I'm making this with all chicken dark meat (about 2 pounds of chicken legs and thighs) because you get a better, more moist and flavorful piece of meat, but you can use whatever chicken cuts you prefer or even your favorite cuts of pork.
1/2 cup malt vinegar
10 green onions, chopped
4 garlic cloves, peeled, chopped
2 tablespoons dried thyme
2 Scotch bonnet chiles or habanero chiles with seeds, chopped
2 tablespoons vegetable oil
4 teaspoons ground allspice
4 teaspoons ground ginger
4 teaspoons ground cinnamon
2 teaspoons ground nutmeg
2 teaspoons salt
2 teaspoons ground black pepper
2 teaspoons dark brown sugar
3 tablespoons dark rum
2 tablespoons water
1 cup ketchup
3 tablespoons soy sauce
Mix all of the ingredients in the first set above (from the vinegar to the brown sugar). Place your meat in a bowl and toss with a tablespoon or two of the ingredients. Place is a zip lock bag and refrigerate for 2 hours. (If you go with the pre-made sauce in a bottle, use the ingredients above to marinade or a bit of the bottled sauce.)

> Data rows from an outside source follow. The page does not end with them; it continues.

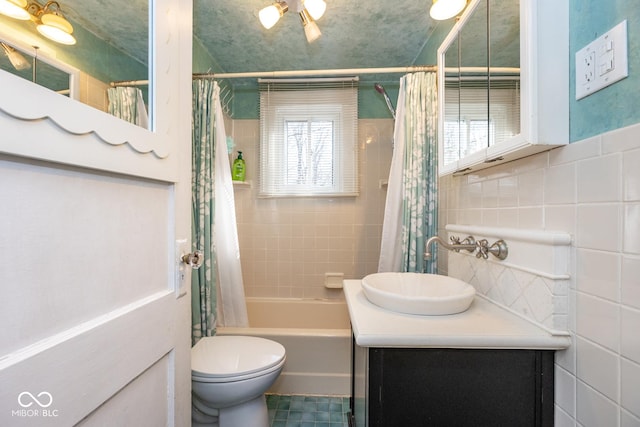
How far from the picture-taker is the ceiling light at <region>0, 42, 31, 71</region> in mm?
404

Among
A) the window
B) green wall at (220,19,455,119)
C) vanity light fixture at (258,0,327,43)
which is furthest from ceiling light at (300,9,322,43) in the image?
green wall at (220,19,455,119)

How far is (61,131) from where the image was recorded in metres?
0.44

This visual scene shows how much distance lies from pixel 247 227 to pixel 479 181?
189 cm

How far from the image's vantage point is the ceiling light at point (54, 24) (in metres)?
0.47

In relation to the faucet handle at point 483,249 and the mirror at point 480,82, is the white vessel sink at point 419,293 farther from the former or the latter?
the mirror at point 480,82

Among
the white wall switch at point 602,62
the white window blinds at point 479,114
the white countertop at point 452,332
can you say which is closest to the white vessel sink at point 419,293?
the white countertop at point 452,332

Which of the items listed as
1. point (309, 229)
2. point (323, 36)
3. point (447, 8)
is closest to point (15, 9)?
point (447, 8)

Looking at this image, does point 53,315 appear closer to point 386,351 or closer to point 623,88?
point 386,351

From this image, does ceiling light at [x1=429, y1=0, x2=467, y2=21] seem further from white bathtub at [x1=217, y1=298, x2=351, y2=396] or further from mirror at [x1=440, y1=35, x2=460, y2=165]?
white bathtub at [x1=217, y1=298, x2=351, y2=396]

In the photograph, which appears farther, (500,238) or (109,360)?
(500,238)

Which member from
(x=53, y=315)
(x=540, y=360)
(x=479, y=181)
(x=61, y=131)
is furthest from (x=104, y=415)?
(x=479, y=181)

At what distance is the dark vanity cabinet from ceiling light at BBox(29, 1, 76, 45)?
0.93 meters

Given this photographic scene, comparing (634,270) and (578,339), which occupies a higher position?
(634,270)

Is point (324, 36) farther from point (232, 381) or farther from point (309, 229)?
point (232, 381)
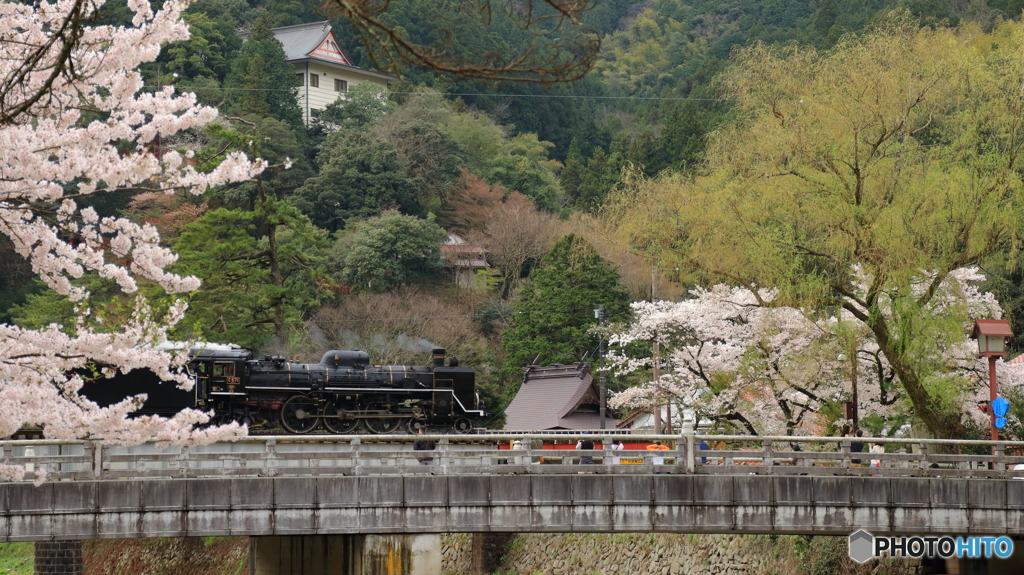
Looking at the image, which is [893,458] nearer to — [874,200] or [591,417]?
[874,200]

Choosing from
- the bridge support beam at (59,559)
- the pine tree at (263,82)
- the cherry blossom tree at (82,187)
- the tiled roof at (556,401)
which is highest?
the pine tree at (263,82)

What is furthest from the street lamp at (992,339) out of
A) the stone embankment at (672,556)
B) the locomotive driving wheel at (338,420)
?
the locomotive driving wheel at (338,420)

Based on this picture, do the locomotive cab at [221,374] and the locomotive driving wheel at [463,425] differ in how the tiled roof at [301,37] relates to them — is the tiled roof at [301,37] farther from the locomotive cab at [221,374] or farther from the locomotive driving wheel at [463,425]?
the locomotive cab at [221,374]

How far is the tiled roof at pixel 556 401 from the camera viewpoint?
36125 mm

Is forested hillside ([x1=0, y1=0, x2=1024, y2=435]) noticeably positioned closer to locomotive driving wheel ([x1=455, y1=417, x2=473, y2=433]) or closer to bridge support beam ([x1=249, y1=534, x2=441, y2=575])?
bridge support beam ([x1=249, y1=534, x2=441, y2=575])

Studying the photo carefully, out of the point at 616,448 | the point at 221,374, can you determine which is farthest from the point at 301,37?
the point at 616,448

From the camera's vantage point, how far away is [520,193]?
55.1m

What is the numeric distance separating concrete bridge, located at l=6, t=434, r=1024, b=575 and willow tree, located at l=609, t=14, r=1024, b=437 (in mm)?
3402

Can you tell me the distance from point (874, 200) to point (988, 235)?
191cm

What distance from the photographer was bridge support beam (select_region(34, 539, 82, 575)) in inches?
791

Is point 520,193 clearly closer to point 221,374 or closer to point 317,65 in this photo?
point 317,65

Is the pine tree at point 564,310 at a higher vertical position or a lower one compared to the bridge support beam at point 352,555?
higher

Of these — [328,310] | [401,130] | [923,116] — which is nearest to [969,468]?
[923,116]

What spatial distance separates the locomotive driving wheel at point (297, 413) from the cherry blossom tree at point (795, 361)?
7947mm
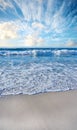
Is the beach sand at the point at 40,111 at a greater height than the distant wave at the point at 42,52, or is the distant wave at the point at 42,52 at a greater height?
the distant wave at the point at 42,52

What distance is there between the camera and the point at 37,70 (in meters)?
2.55

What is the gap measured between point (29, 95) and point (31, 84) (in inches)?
10.5

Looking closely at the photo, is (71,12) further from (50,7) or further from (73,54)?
(73,54)

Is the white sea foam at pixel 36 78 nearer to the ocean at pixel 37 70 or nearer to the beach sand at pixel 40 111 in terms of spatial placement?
the ocean at pixel 37 70

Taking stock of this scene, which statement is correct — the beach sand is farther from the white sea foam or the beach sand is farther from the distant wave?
the distant wave

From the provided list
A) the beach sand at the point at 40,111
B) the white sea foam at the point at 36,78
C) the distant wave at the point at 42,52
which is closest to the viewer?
the beach sand at the point at 40,111

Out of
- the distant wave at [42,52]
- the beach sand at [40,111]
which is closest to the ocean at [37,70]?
the distant wave at [42,52]

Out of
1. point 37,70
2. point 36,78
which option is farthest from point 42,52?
point 36,78

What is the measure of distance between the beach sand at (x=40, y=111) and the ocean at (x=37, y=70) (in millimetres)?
148

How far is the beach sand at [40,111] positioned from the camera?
1.35m

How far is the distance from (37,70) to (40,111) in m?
1.00

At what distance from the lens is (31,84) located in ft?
7.18

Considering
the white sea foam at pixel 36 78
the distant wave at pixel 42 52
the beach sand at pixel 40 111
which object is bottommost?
the beach sand at pixel 40 111

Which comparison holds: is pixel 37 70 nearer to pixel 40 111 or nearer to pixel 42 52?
pixel 42 52
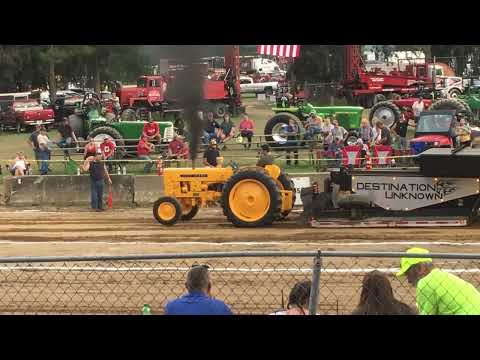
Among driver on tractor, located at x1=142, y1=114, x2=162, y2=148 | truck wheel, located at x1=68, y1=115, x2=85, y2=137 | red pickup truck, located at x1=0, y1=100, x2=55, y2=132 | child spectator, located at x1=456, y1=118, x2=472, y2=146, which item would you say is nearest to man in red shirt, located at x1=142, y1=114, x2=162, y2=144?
driver on tractor, located at x1=142, y1=114, x2=162, y2=148

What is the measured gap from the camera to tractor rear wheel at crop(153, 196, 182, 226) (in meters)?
14.1

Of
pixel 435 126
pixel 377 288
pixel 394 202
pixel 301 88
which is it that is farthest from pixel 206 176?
pixel 301 88

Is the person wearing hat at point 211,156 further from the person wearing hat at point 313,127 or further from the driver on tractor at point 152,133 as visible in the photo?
the person wearing hat at point 313,127

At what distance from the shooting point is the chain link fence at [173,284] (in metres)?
8.70

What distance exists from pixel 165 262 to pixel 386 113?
17199mm

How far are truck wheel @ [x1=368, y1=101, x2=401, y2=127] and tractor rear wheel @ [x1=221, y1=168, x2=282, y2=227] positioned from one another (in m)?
13.8

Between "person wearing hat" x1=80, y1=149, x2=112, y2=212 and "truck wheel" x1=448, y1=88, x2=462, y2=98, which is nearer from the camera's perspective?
"person wearing hat" x1=80, y1=149, x2=112, y2=212

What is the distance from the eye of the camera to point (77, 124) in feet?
90.8

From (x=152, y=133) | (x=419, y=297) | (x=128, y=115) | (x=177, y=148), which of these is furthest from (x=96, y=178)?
(x=128, y=115)

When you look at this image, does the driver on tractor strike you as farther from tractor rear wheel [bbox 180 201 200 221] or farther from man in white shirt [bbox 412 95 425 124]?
man in white shirt [bbox 412 95 425 124]

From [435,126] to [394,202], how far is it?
7778 millimetres
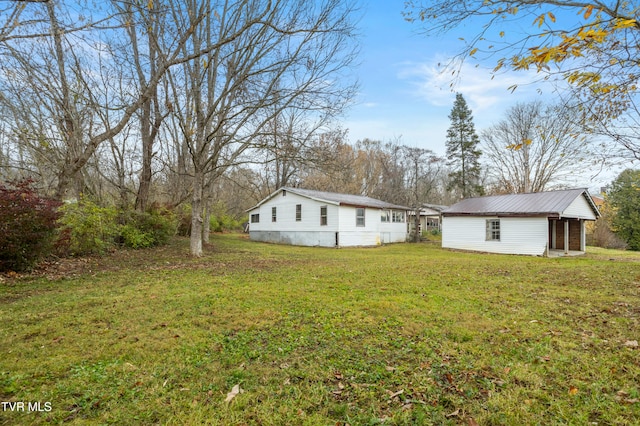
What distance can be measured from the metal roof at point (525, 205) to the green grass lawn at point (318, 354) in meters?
9.83

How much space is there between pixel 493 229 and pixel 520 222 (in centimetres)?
143

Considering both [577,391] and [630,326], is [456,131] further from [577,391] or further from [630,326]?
[577,391]

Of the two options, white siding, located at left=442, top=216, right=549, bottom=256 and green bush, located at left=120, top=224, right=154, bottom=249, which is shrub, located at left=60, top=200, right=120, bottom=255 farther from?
white siding, located at left=442, top=216, right=549, bottom=256

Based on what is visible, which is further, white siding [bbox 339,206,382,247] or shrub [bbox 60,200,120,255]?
white siding [bbox 339,206,382,247]

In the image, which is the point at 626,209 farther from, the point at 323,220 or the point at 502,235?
the point at 323,220

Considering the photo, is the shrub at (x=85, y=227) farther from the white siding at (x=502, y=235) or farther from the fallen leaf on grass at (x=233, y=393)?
the white siding at (x=502, y=235)

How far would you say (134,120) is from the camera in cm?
1283

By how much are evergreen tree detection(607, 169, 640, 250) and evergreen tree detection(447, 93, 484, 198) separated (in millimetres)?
9983

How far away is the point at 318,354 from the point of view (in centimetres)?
349

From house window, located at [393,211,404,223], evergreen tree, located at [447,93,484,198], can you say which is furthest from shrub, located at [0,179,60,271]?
evergreen tree, located at [447,93,484,198]

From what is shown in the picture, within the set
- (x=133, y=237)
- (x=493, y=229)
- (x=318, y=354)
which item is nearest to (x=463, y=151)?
(x=493, y=229)

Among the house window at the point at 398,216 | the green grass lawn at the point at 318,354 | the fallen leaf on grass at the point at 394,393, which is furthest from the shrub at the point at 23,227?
the house window at the point at 398,216

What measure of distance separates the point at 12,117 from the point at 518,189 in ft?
116

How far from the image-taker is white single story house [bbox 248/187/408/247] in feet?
65.0
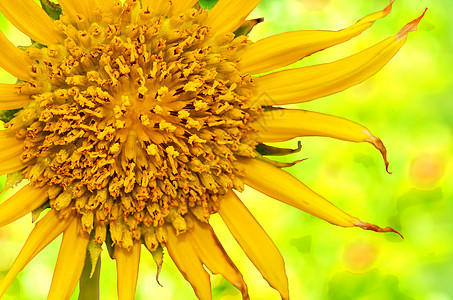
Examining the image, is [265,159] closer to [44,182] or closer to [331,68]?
[331,68]

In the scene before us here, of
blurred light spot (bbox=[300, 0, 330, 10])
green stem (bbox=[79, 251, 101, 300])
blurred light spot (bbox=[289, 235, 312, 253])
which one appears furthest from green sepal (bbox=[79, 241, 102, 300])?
blurred light spot (bbox=[300, 0, 330, 10])

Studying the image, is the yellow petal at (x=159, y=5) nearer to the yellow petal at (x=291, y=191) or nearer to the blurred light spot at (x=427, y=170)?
the yellow petal at (x=291, y=191)

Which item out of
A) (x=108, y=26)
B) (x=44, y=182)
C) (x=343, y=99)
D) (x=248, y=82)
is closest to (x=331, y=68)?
(x=248, y=82)

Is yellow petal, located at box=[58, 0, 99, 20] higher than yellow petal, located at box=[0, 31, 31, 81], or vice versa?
yellow petal, located at box=[58, 0, 99, 20]

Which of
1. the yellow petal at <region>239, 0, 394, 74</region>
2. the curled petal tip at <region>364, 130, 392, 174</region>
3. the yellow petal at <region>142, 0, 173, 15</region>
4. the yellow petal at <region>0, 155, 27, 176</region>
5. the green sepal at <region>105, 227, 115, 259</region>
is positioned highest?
the yellow petal at <region>142, 0, 173, 15</region>

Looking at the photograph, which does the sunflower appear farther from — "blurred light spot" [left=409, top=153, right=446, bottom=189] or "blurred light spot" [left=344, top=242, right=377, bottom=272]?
"blurred light spot" [left=409, top=153, right=446, bottom=189]

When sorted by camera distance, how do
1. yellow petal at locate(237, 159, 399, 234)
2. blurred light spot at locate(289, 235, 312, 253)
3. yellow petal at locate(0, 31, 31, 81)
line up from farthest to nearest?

Boil rum and 2 tablespoons water in small saucepan for 3 minutes. Transfer rum mixture to blender; add the remaining unused marinade mixture and blend until almost smooth. Transfer to a bowl and mix in ketchup and soy sauce.
Place the marinated meat in a baking dish prepared with food release. Baste the meat with the sauce and place in an oven preheated to 350F. For chicken legs and thighs, cook one hour basting with remaining sauce as necessary. If chicken starts to become too brown, cover with foil. Remove foil 10 minutes prior to serving so the skin is more dry.
I'm serving the jerk chicken with a rice dish as they do tend to eat rice and not potatoes in the islands. by the time you read this posting I should be in warm, sunny Caribbean and making another version on the grill. Wherever you are, I hope you are keeping warm and enjoying cooking!